**TEXTO PROPORCIONADO:**
┌──
Que no es el mayor  lago artificial de Europa lo sabemos casi todos en este foro, ni por volumen, ni por extensión, ni por perímetro, ni por altitud ni por ninguna otra cosa que se me ocurra.
Que con 720 m3 de áridos, mejor llamarle escombrera de residuos, han hecho una montaña de 160 metros de altura sobre el terreno circundante, pues como que no me lo creo, vamos que me da risa.
Pero que le hayan puesto 600.000 árboles y que quepan 180 especies animales espontáneamente es algo demasiado, tengo que hablar con el que lo ha hecho, ha resuelto aquello de la impenetrabilidad de los cuerpos y el milagro de la quintuplicación del terreno.
Pensando que los áridos, escombros, están mal y son 750.000 m3 tampoco me da para subir hasta los 160 m de altura, cosa que conseguría con unos 4.000.000 de m3 y que tendría unos 80.000 m2 de superficie en forma de cono. Pero en 80.000 m2 no puedo, no me caben físicamente, 600.000 árboles  porque poner 7 y pico árboles por m2 como que se estorban.
└──
**POR HACER:**
[A] Enumera los criterios que el comentario sobre el lago artificial menciona explícitamente para negar que sea el mayor de Europa.
[B] Prosigue el comentario sobre el lago artificial a partir de su última oración.
El listado no guarda ninguna relación con el comentario sobre el lago artificial.

**DATOS A CONTINUACIÓN:**
┌──
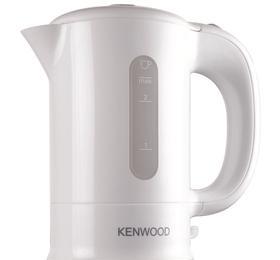 KENWOOD JKP 250 Varná konvice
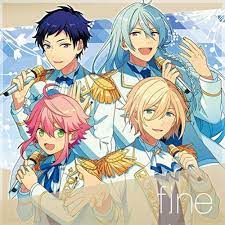 Stream yurilly | Listen to fine Ensemble Stars playlist online for free on  SoundCloud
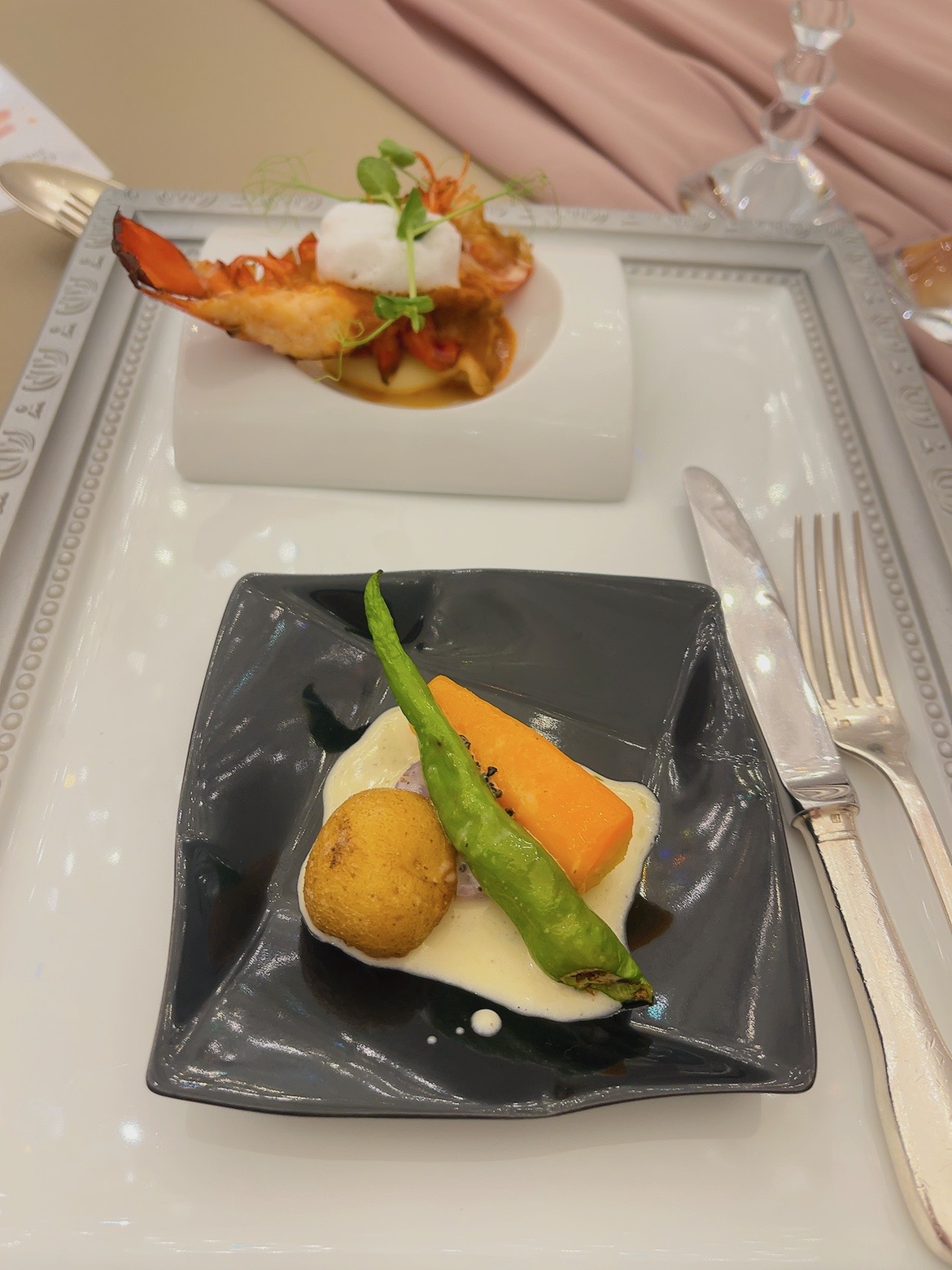 セント・ラファエロチャペル東京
└──
**TUS RESPUESTAS:**
[A] Volumen, extensión, perímetro y altitud.

[B]
Claro que si se han gastado 35 millones de euros y encima no han pagado el agua pues como que les ha salido muy cara la obra.
¿Cuantos de esos millones no están en lo restaurado?
Y es que desconfiar, lo que se dice desconfiar, desconfía uno hasta de su sombra, tal y como están las cosas.

----------


## F. Lázaro

Desde luego, hay algunas que son un puntazo. 

La del volumen en m3 de la escombrera es tremenda, 720 m3 dice, jaja, si eso no llega ni a 40 dumpers de 20 m3, como para hacer una montaña de 160 m. de altura  :Big Grin:  :Big Grin: 

No sé porqué, pero últimamente los periodistas tienen un cacao con las cifras descomunal, sin ir más lejos, con los caudales arman cada follón que da miedo sólo de leerlo.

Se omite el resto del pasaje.